ÔÇ×Willkommen in der Elektro-FamilieÔÇť

Innung für Elektro-, Gebäude und Informationstechnik: 28 neue Gesellen freigesprochen

 

Über 28 frischgebackene Gesellen freut sich die Innung für Elektro-, Gebäude- und Informationstechnik Rhein-Mosel. Im Festsaal des Koblenzer Ruderclubs Rhenania fand jetzt die feierliche Freisprechung statt, die die dreieinhalbjährige Ausbildung der jungen Leute offiziell beendete und ihre Zeit als Gesellen einläutete. Als besonderer Ehrengast gratulierte auch die Koblenzer Bürgermeisterin Marie-Theres Hammes-Rosenstein.

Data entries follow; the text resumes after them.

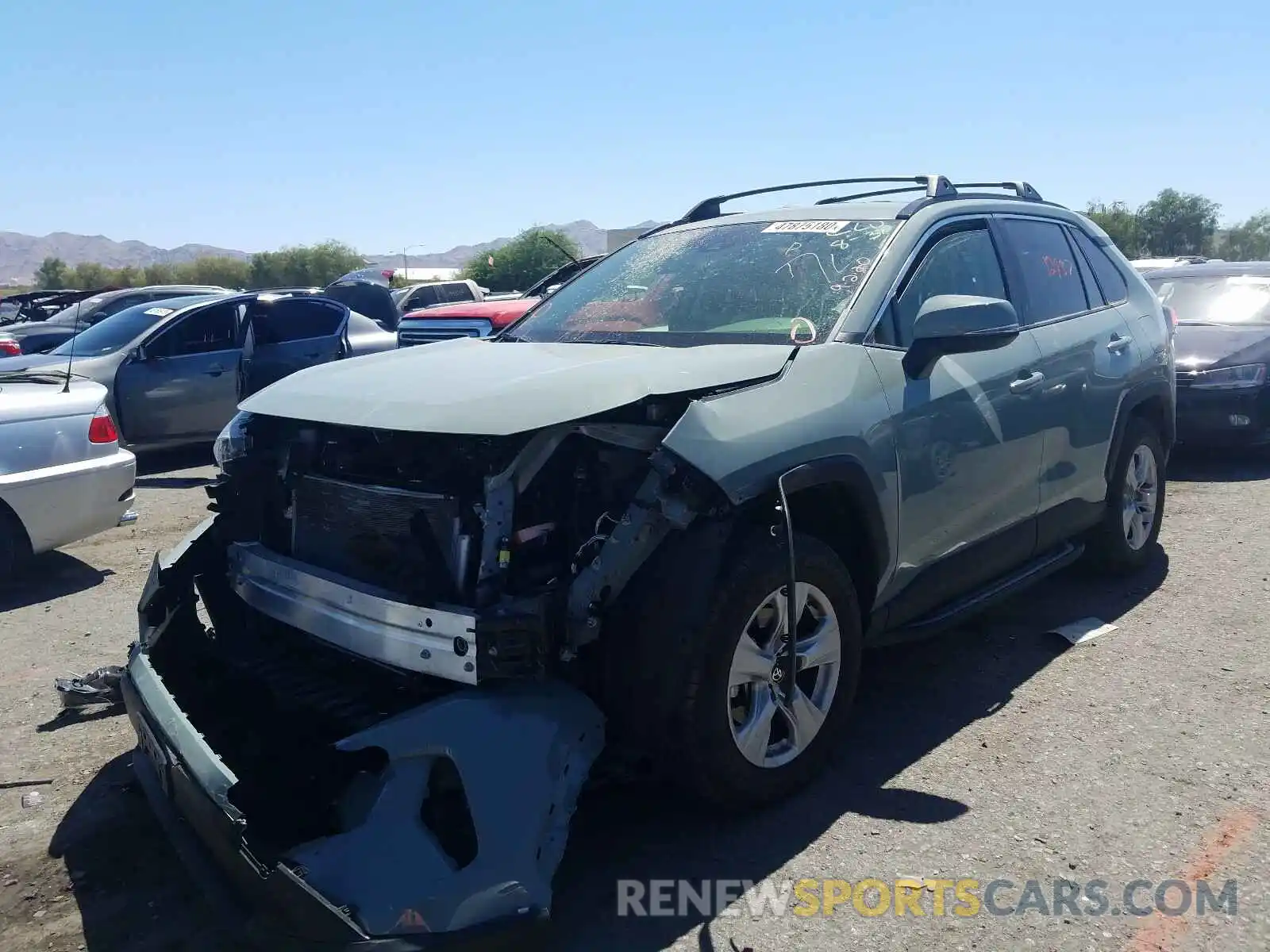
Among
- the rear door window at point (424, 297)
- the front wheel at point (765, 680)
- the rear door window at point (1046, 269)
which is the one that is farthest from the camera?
the rear door window at point (424, 297)

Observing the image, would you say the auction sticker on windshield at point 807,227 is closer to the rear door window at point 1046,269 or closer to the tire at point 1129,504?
the rear door window at point 1046,269

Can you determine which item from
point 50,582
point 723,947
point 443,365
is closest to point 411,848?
point 723,947

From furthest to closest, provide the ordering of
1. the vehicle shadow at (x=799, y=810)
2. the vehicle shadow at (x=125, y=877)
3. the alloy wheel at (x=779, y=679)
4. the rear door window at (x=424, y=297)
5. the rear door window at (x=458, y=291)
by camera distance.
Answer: the rear door window at (x=424, y=297)
the rear door window at (x=458, y=291)
the alloy wheel at (x=779, y=679)
the vehicle shadow at (x=799, y=810)
the vehicle shadow at (x=125, y=877)

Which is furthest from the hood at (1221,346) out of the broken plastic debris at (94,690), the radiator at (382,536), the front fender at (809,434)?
the broken plastic debris at (94,690)

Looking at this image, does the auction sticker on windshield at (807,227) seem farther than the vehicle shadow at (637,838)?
Yes

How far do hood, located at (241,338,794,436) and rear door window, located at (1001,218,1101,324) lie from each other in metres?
1.69

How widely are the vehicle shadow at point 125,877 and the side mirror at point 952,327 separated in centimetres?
280

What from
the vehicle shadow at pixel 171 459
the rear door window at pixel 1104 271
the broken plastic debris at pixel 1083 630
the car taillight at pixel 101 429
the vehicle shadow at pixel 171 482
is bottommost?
the broken plastic debris at pixel 1083 630

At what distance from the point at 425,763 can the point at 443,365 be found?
1456 mm

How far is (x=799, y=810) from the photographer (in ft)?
10.9

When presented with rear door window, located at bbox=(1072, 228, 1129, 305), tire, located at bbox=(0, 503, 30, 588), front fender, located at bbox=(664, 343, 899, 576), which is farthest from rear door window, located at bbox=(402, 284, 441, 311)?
front fender, located at bbox=(664, 343, 899, 576)

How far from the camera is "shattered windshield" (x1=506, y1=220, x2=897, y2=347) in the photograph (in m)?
3.83

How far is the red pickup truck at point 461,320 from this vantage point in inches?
447

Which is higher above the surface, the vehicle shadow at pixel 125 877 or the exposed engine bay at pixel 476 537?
the exposed engine bay at pixel 476 537
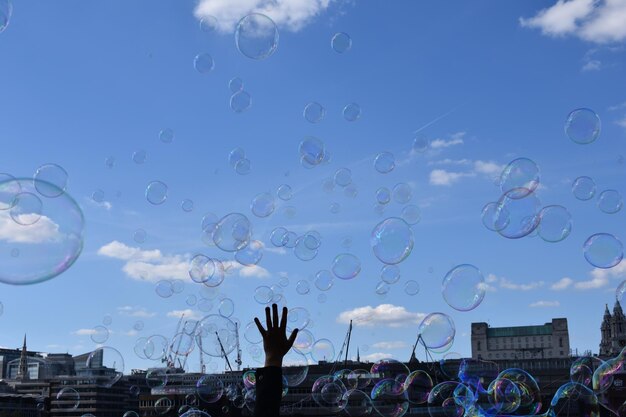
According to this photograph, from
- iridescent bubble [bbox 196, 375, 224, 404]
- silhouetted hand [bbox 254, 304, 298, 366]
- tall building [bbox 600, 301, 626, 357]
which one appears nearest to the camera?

 32 Lehrlinge haben die Winterprüfung angetreten, 28 davon bestanden, informierte Obermeister Marco Kraus: „Eine sehr gute Quote!“

 „Handwerk und Gewerbe sind in der Region Koblenz traditionell stark verankert und bilden eine wesentliche Säule der mittelständischen Wirtschaft“, schilderte Marie-Theres Hammes-Rosenstein. „Mit der Einrichtung neuer Gewerbeflächen sorgt die Stadt zudem dafür, dass ansässige ebenso wie neue Betriebe hier auch zukünftig einen guten Boden vorfinden.“

  In Koblenz werde jeder dritte Azubis in einem Handwerksbetrieb ausgebildet. „Mit dem Gesellenbrief haben Sie jetzt den Türöffner für eine erfolgreiche Zukunft in der Hand“, machte sie den jungen Leuten Mut, ihr Kapital - „Ihr Wissen, Ihre Begeisterung, Ihr Elan, Ihr Interesse und Ihre Werte“ - in die Gesellschaft einzubringen.

 Allerdings müsse an der Frauenquote noch „ein bisschen gearbeitet werden“, fügte sie angesichts der ausschließlich männlichen Neu-Gesellen-Gruppe schmunzelnd hinzu.  „Sie haben vom Dreisprung Lehrling, Geselle, Meister die erste Hürde geschafft“, lobte Karlheinz Gaschler, Hauptgeschäftsführer der Kreishandwerkerschaft Mittelrhein. Die Prüflinge „haben nicht nur einen Beruf erlernt, sondern auch, mit beiden Beinen im Leben zu stehen.“ Sich weder in der ohnehin unabänderlichen Vergangenheit zu verlieren noch in Zukunftssorgen, riet der „den Neuen“. Wichtig sei Präsenz, die Konzentration auf den gegenwärtigen Augenblick, was vielen Menschen angesichts neuer Medien immer schwerer falle. Nur mit voller Aufmerksamkeit und geistiger Wachheit aber sei gute Arbeit zu leisten.

 Rainer Probst, Schulleiter der Carl-Benz-Schule in Koblenz, bemerkte mit Augenzwinkern, die Prüflinge „zum Glück nicht persönlich zu kennen“ – schließlich bedeute es in aller Regel nichts Gutes, den Schulleiter aufsuchen zu müssen. Auch er ermutigte die Gesellen, nicht mit dem Lernen aufzuhören.

 Christoph Hansen, Präsident des Fachverbandes Elektro- und Informationstechnik Hessen/ Rheinland-Pfalz (FEHR), hieß die jungen Leute „herzlich willkommen in der Elektro-Familie“ und verwies auf die große Bedeutung des Elektrohandwerks in Zeiten stets neuer Technologien und der Energiewende: „Sie haben mit Ihrer Berufswahl einen Sechser im Lotto gelandet.“
Sehr zuversichtlich dürften die 28 Gesellen nun in ihre Zukunft schauen. Das freut auch die Prüfer mit ihrem Vorsitzenden Hans Anspach, der seinen Schützlingen in gewohnt herzlich-väterlicher Weise während ihrer Ausbildungszeit unter die Arme griff. Besonderes Lob schließlich gebührte Timo Rogalsky (Norbert Rogalsky) und Alexander Siemens (Elektro Anspach), den beiden Prüfungsbesten. Sie erhielten neben ihren Gesellenbriefen einen Gutschein über 255 Euro, der nach der Meisterprüfung einzulösen ist – ein kleiner Anreiz, sich weiterzubilden und auf der Karriereleiter ganz nach oben zu klettern.